▸ **Dataset extract**:
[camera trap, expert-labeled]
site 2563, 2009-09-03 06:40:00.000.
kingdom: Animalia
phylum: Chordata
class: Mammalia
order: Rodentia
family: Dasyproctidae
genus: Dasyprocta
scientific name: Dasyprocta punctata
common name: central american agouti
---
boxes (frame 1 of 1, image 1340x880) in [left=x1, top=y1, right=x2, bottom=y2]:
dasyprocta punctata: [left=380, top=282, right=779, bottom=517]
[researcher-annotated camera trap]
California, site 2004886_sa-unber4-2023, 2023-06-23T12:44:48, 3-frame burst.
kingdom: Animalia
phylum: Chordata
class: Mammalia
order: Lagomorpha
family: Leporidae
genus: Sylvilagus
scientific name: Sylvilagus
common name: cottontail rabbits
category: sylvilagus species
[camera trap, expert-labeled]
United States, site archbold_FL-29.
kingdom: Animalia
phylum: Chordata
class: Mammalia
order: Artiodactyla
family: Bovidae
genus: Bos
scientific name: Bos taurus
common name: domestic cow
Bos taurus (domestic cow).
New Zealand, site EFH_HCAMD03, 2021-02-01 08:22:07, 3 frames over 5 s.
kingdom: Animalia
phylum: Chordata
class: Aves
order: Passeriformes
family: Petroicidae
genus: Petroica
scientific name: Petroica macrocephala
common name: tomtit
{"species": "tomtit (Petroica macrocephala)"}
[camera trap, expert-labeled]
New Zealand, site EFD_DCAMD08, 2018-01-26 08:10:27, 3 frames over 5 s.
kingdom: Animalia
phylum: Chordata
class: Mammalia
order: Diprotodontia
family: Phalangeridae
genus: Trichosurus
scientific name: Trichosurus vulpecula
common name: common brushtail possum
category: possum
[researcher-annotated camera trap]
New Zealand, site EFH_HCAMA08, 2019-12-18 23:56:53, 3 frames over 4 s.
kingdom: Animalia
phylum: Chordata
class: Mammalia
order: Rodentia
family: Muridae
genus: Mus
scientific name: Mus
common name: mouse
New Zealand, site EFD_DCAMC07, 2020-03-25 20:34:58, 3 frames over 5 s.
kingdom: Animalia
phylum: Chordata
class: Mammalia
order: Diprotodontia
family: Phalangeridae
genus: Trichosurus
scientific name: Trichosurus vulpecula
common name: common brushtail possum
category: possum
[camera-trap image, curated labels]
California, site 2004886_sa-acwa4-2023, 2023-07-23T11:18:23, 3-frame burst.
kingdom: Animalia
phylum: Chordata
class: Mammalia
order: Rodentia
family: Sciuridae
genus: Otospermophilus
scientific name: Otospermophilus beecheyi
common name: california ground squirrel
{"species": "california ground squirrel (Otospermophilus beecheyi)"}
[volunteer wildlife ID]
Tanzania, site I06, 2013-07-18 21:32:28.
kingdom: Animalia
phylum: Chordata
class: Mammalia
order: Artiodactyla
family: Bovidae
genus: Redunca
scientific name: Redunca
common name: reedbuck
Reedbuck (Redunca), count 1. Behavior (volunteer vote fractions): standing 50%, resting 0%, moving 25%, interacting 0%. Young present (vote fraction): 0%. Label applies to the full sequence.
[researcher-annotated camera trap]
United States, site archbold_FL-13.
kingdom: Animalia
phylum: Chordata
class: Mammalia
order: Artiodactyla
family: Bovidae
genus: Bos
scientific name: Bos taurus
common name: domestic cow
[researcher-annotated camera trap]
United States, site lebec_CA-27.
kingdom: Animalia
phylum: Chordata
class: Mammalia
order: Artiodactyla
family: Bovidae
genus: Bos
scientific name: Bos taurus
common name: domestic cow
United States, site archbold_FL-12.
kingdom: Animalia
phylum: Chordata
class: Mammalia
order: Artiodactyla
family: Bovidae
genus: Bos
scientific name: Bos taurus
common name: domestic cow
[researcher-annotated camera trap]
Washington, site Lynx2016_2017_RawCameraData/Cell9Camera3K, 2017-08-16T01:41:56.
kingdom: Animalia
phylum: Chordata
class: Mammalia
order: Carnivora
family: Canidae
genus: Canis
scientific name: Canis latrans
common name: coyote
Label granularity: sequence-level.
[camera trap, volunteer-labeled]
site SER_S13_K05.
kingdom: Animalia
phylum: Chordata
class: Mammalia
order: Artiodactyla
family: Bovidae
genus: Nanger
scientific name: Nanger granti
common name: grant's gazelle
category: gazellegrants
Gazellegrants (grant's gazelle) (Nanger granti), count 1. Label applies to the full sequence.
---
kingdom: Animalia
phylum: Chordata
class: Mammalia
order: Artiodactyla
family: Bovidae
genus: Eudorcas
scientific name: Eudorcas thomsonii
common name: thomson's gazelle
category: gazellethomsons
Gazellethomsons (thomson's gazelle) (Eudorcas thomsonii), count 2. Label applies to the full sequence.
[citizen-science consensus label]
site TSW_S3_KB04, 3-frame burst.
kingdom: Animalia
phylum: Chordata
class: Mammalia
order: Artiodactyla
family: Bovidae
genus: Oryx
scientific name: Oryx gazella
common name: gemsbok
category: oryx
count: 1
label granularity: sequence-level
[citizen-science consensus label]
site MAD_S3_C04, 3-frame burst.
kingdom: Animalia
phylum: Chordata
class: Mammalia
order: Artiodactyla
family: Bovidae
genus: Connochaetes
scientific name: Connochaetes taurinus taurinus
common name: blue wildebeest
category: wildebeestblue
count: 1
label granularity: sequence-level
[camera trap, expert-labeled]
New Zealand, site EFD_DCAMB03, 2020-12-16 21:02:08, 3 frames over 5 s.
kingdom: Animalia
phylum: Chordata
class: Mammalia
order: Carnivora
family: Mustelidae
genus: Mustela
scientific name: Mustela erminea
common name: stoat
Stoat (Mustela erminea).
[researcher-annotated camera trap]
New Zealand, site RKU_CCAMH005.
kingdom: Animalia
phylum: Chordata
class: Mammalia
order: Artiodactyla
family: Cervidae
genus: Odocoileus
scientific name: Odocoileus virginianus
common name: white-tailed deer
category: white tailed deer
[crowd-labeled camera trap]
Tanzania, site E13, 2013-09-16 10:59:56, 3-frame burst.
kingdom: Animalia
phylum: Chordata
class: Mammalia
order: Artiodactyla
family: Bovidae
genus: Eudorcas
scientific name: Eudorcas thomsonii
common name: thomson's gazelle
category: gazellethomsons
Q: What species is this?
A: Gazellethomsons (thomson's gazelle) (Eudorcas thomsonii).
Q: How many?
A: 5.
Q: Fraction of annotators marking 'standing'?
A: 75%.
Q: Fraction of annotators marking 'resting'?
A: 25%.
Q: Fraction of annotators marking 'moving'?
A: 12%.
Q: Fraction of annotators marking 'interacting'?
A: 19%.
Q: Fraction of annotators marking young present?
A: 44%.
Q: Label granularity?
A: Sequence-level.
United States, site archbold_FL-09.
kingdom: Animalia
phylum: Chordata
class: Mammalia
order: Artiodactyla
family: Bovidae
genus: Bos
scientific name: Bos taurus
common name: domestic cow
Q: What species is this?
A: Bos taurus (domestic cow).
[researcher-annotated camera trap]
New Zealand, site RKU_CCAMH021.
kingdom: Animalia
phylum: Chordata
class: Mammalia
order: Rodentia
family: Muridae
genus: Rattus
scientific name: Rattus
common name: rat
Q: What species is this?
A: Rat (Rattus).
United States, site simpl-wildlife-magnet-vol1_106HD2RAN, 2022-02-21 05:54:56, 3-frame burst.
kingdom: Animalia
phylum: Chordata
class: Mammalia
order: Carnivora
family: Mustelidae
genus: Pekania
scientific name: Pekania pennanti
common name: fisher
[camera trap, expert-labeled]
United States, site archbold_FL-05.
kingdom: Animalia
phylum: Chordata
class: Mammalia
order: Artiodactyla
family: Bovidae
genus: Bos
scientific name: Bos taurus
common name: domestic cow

▸ **The task**: Read the entries and pick out all lines that include the word "granularity".

▸ **Response to this task**:
Label granularity: sequence-level.
label granularity: sequence-level
label granularity: sequence-level
Q: Label granularity?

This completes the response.